Python regex expression to remove hyphens between

2020-05-10 08:22发布

问题:

I need to remove the hyphens between lowercase letters only. This is the expression that I have currently:

re.sub('\[a-z]-\[a-z]', "", 'hyphen-ated Asia-Pacific 11-12')

I want it to return:

'hyphenated Asia-Pacific 11-12'

回答1:

Two approaches including some timing:

import re, timeit

def a1():
    s = re.sub(r'([a-z])-([a-z])', r'\1\2', "hyphen-ated Asia-Pacific 11-12")

def a2():
    s = re.sub(r'(?<=[a-z])-(?=[a-z])', '', "hyphen-ated Asia-Pacific 11-12")

print(timeit.timeit(a1, number = 10**5))
print(timeit.timeit(a2, number = 10**5))

Yields

0.9709542730015528
0.37731508900105837

So, in this case lookarounds might be faster.



回答2:

TL;DR:

>>> re.sub('([a-z])-(?=[a-z])', r'\1', 'oblig-a-tory hyphen-ated Asia-Pacific 11-12')
'obligatory hyphenated Asia-Pacific 11-12'

or

>>> re.sub('(?<=[a-z])-(?=[a-z])', '', 'oblig-a-tory hyphen-ated Asia-Pacific 11-12')
'obligatory hyphenated Asia-Pacific 11-12'

The main complication of a contextual replacement ("find all hyphens surrounded by lower-case letters") is that the trailing context (the part following the pattern to match) must not be included in the match. If it is, it will not be able to participate in the next leading match.

An example would probably make that clearer.

The naive solution would be

>>> re.sub('([a-z])-([a-z])', r'\1\2', 'hyphen-ated Asia-Pacific 11-12')
'hyphenated Asia-Pacific 11-12'

which differs from the call in the question because it matches the lower case letters around the hyphen, capturing them so that they can be reinserted into the result. In this case, the only substring matched by the patter was n-a and it was correctly replaced with na.

But suppose we had two hyphens closer together, like this:

>>> re.sub('([a-z])-([a-z])', r'\1\2', 'oblig-a-tory hyphen-ated Asia-Pacific 11-12')
'obliga-tory hyphenated Asia-Pacific 11-12'

The a was part of the match g-a and the search resumed at the - following the a. So it never saw the pattern a-t, which would have matched.

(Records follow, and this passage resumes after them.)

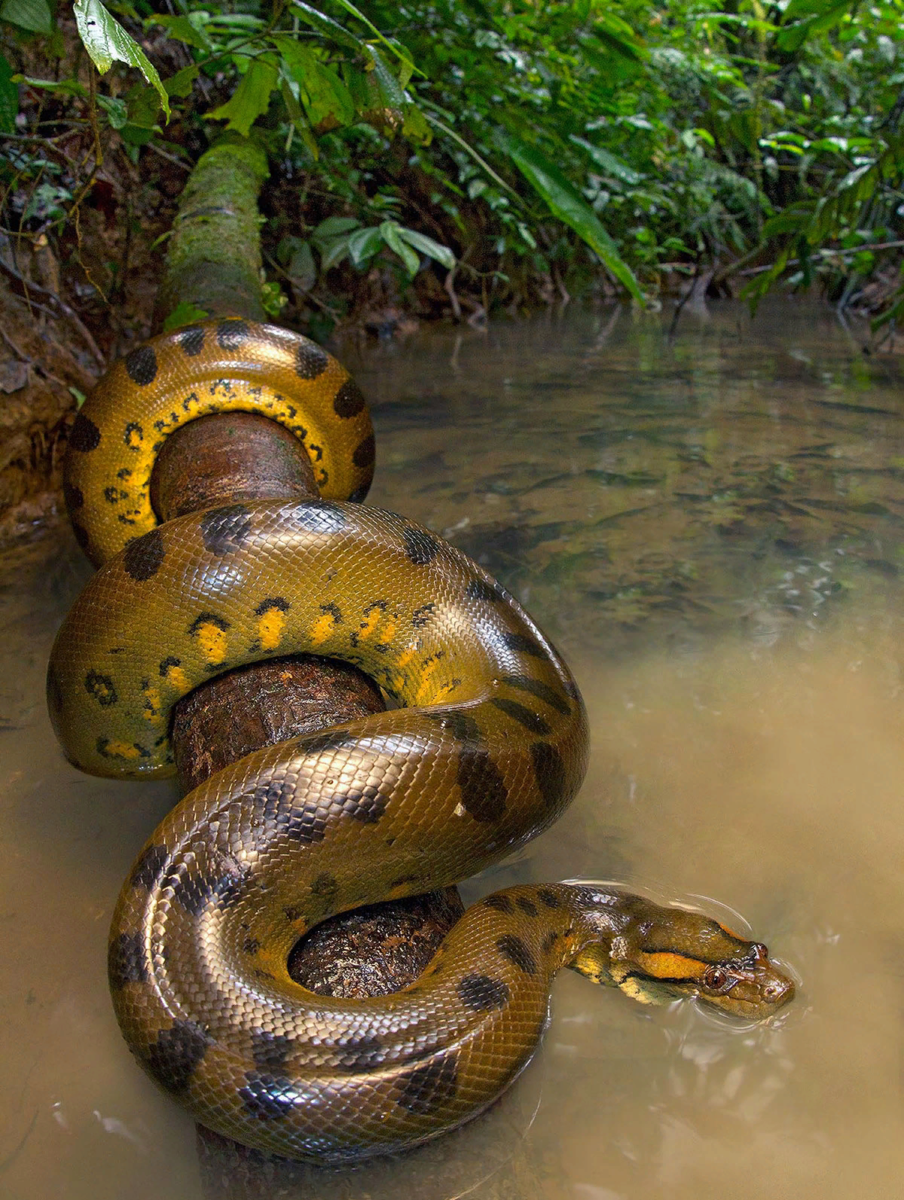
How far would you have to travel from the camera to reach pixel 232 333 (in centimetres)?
352

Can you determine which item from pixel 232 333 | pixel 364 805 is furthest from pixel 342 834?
pixel 232 333

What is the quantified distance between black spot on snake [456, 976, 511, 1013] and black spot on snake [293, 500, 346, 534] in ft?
4.09

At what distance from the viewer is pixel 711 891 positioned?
2.38 metres

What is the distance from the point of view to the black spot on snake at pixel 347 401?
12.0 feet

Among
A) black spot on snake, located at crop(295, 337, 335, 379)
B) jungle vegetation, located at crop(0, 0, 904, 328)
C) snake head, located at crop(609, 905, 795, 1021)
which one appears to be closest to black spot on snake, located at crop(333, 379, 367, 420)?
black spot on snake, located at crop(295, 337, 335, 379)

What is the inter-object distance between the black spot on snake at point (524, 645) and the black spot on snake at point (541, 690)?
0.40ft

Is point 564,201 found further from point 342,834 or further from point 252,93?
point 342,834

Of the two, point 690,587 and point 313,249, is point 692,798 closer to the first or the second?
point 690,587

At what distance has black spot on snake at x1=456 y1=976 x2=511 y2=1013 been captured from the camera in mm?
1766

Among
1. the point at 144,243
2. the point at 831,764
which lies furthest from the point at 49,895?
the point at 144,243

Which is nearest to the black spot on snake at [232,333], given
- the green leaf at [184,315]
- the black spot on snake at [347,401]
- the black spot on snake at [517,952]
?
the black spot on snake at [347,401]

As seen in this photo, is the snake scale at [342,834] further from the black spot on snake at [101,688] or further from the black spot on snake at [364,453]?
the black spot on snake at [364,453]

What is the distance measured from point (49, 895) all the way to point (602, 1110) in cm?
143

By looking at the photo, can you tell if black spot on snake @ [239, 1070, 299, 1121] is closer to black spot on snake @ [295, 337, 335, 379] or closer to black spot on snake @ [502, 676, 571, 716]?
black spot on snake @ [502, 676, 571, 716]
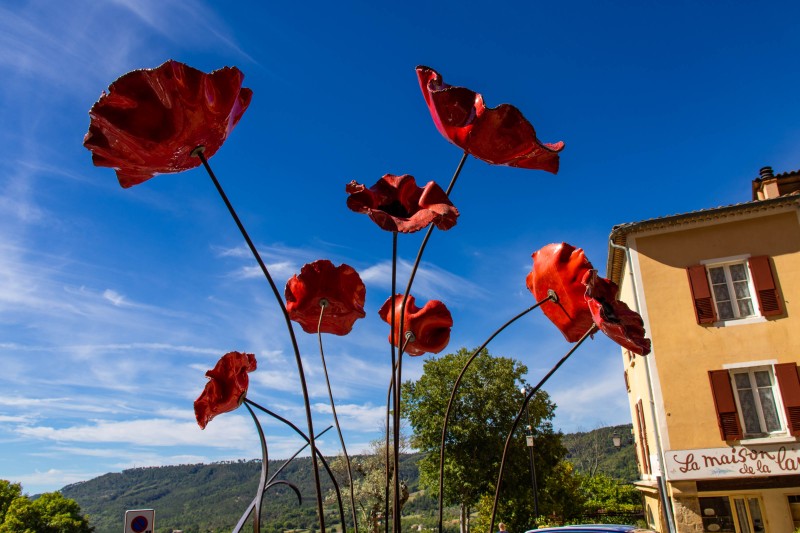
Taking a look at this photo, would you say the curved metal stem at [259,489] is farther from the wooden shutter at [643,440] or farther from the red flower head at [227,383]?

To fix this problem, we can use a lookahead assertion:

>>> re.sub('([a-z])-(?=[a-z])', r'\1', 'oblig-a-tory hyphen-ated Asia-Pacific 11-12')
'obligatory hyphenated Asia-Pacific 11-12'

Now the trailing context (the lower-case letter following the hyphen) is not part of the match, and consequently we don't need to reinsert it in the replace. That means that after matching g- with a trailing a, the search resumes starting at a and the next match will be a- with trailing t.

Python can also do "lookbehinds", in which a pattern only matches if another pattern precedes it. Using both a lookbehind and a lookahead, we could write:

>>> re.sub('(?<=[a-z])-(?=[a-z])', '', 'oblig-a-tory hyphen-ated Asia-Pacific 11-12')
'obligatory hyphenated Asia-Pacific 11-12'

This also produces the correct answer. Now we're just matching the hyphen, but insisting that it be preceded and followed by a lower-case letter. Since the match is just the hyphen, the replacement string can be empty.

Sometimes using a lookbehind like this speeds up the match. Sometimes it slows it down. It's always worth doing a benchmark with a particular pattern if speed matters to you. But the first task is to get the match right.



回答3:

re.sub(r'([a-z])-([a-z])', r'\1\2', "hyphen-ated Asia-Pacific 11-12")

Captures the letters before and after the hyphen and preserves them when stripping the hyphen. \1 and \2 denotes the first and second captured group, which are the letters in this case.

Your current code matches the two letters around the hyphen and removes the whole match. You should preserve the letters when substituting.